EXERCISE INSTRUCTIONS →
1. Translate the following sentence from the passage on gateway address caching into French: "Hierarchical addressing requires that many flat addresses are mapped to the same network address."
2. In the passage on gateway address caching, transcribe everything from "### 3. Measurement" down to "as network flows.".

TEXT PROVIDED →
══════
The graph in figure 2-1 is a histogram of the interpacket arrival times for packets to all gateways with identical source and destination addresses, from 0 to 5 milliseconds with a clock granularity of 25 microseconds. There is a peak around 725 microseconds,



Figure 2-1: Interpacket Arrival Time of Identically Addressed Packets

and this is where most of the low-level retransmission must occur. The higher the low-level retransmission detection threshold is set, the more low-level retransmissions that are eliminated. However, the upper bound of this threshold is set by the interpacket time for the fastest host on the network. Since a gateway can transmit over 700 packets per second, the interpacket time of 1.35 milliseconds (the peak around 2% of all packets) is probably caused by a gateway transmission. For this data, any packets with the same source and destination that arrive within a millisecond or less of each other are discarded as low-level retransmissions.

### 3. Measurement Results

Although hierarchical addressing is relevant to existing gateways, the behavior of the cache under a flat addressing scheme is more easily understood because the performance of the cache can be understood in terms of various packet flows among hosts. It is also of interest to learn whether flat addressing can be done efficiently with a cache. Hierarchical addressing requires that many flat addresses are mapped to the same network address. Hierarchical addressing requires an understanding of a conglomerate of host flows seen as network flows.

### 3.1. Results for Flat Addresses

From a previous study, it is known that a packet from host A to host B has a high probability of being followed by another packet from A to B<sup>2</sup>, which implies time locality of packet addresses. Consider a time-ordered list of previously seen addresses; for a current address that has been previously seen, how far down the list is this address? Figure 3-1 shows the percentage of references versus time-ordered position of previous reference for the 400 most recently referenced packet destination addresses. The graph is averaged over all packets received by the gateway and it is plotted on a logarithmic scale so that the relative popularity of the slots is more easily seen. The graph for destination/source caching is similar.

3D.1.4.



Figure 3-1: Percentage of Reference versus Time of Last Reference (Destination)

The decrease in probability for both graphs is nearly monotonic until about 50 most recently referenced This monotonically decreasing function implies that the LRU cache management strategy is optimal for caches of less than 50 slots. After reference 50, the probability continues to decrease generally, but there is more variance. One reason for the increased variance is that the probability of reference decreases with increasing age, so that the amount of data that falls into the farther positions is too small to properly approximate the probability distribution curve at these points. At these outer parts of the curve, the average number of packets per slot is about 15, as compared to between 500 and 876,000 in the first 50 positions. Another explanation is that the relationship between probability of reference and time of last reference changes at some point on the curve. This change in relationship might be caused by two separate mechanisms that determine whether the current packet address is in the cache.
══════
RAW DATA →
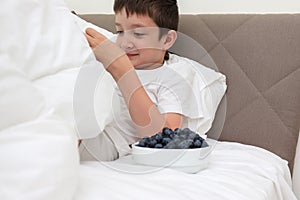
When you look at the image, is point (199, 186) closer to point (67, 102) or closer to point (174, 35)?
══════
SOLVED PROBLEMS →
1. L'adressage hiérarchique exige que de nombreuses adresses plates soient associées à la même adresse réseau.

2.
### 3. Measurement Results

Although hierarchical addressing is relevant to existing gateways, the behavior of the cache under a flat addressing scheme is more easily understood because the performance of the cache can be understood in terms of various packet flows among hosts. It is also of interest to learn whether flat addressing can be done efficiently with a cache. Hierarchical addressing requires that many flat addresses are mapped to the same network address. Hierarchical addressing requires an understanding of a conglomerate of host flows seen as network flows.